Modeling Approach

Design principles

We build our models with four principles in mind:

  • INCLUSIVITY - our models should promote access and recognize talent in all places
  • INTERPRETABILITY - you should know exactly what our models are doing
  • ACCURACY - our models do a good job at predicting specific and general outcomes
  • CREATIVITY - we embrace new approaches and novel connections
    We are aware that, in some instances, the above principles come into conflict. In these cases, we are proactive and transparent with our users about the decision we made, and our rationale.

The importance of Skills AND Outcomes

Mapping talent on the basis of skills and outcomes leads to accuracy and inclusivity. That’s why AdeptID balances both techniques in its approach.

Skills-based models

We look beyond the job title to see the underlying skills a person has developed. This allows us to map the distance between any two jobs based on those underlying skills.

→ This is not widely adopted by the market, but not particularly novel. It is straightforward if a bit simplistic

Outcomes-based models

We take into account real employment data to surface which skills are associated with successful results.

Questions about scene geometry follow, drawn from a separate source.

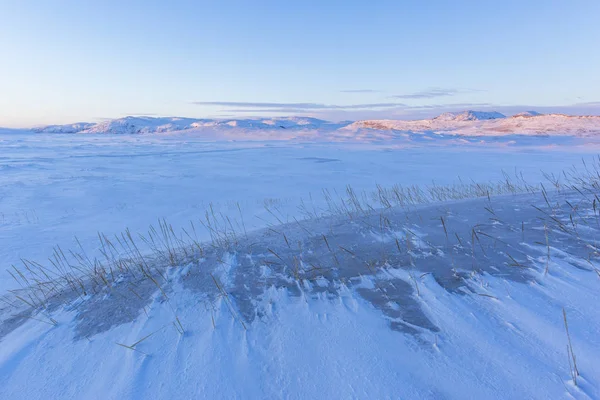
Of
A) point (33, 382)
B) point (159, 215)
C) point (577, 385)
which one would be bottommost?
point (159, 215)

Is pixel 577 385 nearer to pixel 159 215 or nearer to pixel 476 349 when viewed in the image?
pixel 476 349

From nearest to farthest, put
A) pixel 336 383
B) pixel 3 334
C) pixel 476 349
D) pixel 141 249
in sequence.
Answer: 1. pixel 336 383
2. pixel 476 349
3. pixel 3 334
4. pixel 141 249

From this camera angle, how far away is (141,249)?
18.7 ft

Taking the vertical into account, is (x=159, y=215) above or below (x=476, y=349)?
below

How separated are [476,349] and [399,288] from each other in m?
0.87

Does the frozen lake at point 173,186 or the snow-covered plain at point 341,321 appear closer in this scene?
the snow-covered plain at point 341,321

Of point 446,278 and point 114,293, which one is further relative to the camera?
point 114,293

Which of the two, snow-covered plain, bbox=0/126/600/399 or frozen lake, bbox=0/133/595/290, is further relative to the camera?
frozen lake, bbox=0/133/595/290

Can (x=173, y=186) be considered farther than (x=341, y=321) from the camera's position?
Yes

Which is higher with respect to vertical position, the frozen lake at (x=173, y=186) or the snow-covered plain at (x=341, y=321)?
the snow-covered plain at (x=341, y=321)

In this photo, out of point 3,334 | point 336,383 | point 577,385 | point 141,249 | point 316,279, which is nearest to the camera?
point 577,385

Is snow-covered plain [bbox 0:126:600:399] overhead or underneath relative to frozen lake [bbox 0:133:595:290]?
overhead

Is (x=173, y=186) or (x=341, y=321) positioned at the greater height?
(x=341, y=321)

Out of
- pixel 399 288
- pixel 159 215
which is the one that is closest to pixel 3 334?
pixel 399 288
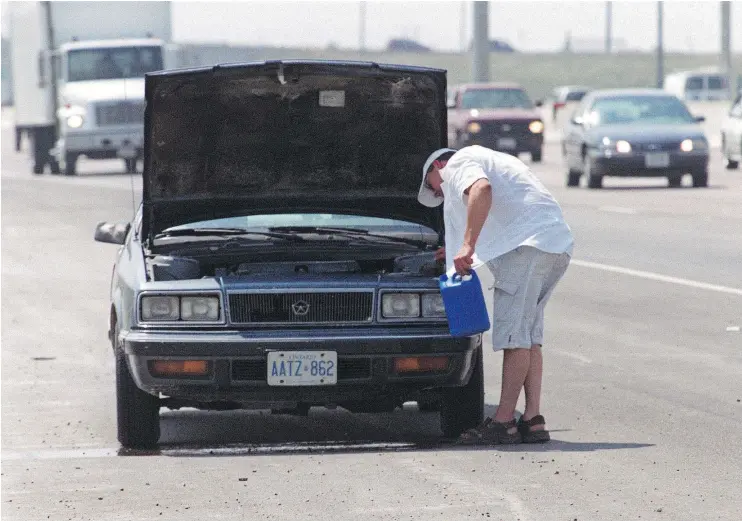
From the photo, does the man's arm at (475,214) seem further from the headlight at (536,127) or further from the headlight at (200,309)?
the headlight at (536,127)

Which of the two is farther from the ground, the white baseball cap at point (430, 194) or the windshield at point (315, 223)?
the white baseball cap at point (430, 194)

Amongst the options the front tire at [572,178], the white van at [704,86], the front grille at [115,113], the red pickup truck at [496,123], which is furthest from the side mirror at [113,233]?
the white van at [704,86]

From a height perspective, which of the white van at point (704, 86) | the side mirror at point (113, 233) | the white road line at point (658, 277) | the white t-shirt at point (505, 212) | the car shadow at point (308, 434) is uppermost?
the white t-shirt at point (505, 212)

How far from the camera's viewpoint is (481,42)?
51625 mm

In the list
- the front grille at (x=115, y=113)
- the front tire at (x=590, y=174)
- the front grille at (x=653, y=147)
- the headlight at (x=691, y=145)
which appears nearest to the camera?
the front grille at (x=653, y=147)

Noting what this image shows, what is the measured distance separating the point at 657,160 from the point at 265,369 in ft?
66.8

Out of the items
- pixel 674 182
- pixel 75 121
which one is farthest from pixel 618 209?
pixel 75 121

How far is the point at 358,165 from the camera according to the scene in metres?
9.36

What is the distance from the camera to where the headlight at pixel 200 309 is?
7.84 metres

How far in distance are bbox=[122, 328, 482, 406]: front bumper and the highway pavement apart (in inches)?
11.4

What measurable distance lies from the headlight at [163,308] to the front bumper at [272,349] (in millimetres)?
82

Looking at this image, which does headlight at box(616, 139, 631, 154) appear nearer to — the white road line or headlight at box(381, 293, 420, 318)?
the white road line

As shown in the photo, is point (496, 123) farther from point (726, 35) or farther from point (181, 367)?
point (726, 35)

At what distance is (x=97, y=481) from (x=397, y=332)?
1483 mm
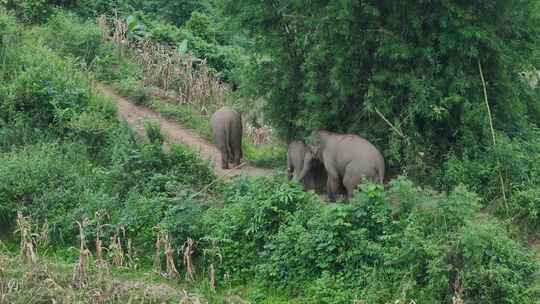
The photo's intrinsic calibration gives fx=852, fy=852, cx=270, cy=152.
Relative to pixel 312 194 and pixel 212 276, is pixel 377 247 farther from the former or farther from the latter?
pixel 212 276

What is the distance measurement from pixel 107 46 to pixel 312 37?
8472 millimetres

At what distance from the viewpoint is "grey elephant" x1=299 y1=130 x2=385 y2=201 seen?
467 inches

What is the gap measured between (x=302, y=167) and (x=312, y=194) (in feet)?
4.41

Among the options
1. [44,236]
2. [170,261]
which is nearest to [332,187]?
[170,261]

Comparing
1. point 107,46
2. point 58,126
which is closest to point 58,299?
point 58,126

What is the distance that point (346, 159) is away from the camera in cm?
1206

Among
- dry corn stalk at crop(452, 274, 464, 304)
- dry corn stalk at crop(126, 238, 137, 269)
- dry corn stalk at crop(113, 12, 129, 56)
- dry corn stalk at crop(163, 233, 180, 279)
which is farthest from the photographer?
dry corn stalk at crop(113, 12, 129, 56)

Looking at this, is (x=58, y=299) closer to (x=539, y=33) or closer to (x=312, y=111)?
(x=312, y=111)

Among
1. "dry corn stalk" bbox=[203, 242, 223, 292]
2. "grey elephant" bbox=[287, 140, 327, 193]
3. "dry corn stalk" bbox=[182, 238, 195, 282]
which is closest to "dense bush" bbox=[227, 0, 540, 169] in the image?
"grey elephant" bbox=[287, 140, 327, 193]

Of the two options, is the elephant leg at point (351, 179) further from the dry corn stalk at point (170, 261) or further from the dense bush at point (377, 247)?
the dry corn stalk at point (170, 261)

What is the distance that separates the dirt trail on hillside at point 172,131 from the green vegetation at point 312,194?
0.66m

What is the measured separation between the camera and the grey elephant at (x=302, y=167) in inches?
513

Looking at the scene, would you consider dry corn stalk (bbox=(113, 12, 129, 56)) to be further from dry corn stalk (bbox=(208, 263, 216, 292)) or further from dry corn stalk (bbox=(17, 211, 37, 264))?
dry corn stalk (bbox=(208, 263, 216, 292))

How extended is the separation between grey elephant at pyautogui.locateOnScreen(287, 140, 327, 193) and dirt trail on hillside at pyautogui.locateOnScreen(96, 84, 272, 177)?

Using real outcomes makes our models more empirical and frees us from having to adopt a single, rigid taxonomy.

→ This approach is novel and requires a lot of data. If it is unmonitored and lacks the proper safeguards, it can be highly susceptible to bias.

How we define “Skills”

We have an intentionally open-ended definition of “skills”. For us, skills are descriptors of the capacity of individuals that could serve as potential predictors of employment and/or educational outcomes.

To our models, skills are numeric (scalar), predictive features used to describe individuals and occupations. Our sources provide us with >10,000 scalar attributes describing >1,000 distinct occupations. Rather than focusing on a single data source for skills, we use collaborative filtering and singular value decomposition (SVD) to combine skill attributes across a variety of taxonomies into a set of latent skill variables. (see Modeling Techniques for further detail)

How we define “Outcomes”

Our approach to modeling allows us to train models based on different types of outcomes. The conventional definition of a “successful” outcome is a person getting hired for a job in a new occupation. Our models look at hundreds of thousands of past attempted transitions - people trying and either succeeding or failing to get a job in a new occupation - in order to both predict the success of similar transitions and to understand the contributing factors to that success (which allows us to identify skills gaps and training opportunities).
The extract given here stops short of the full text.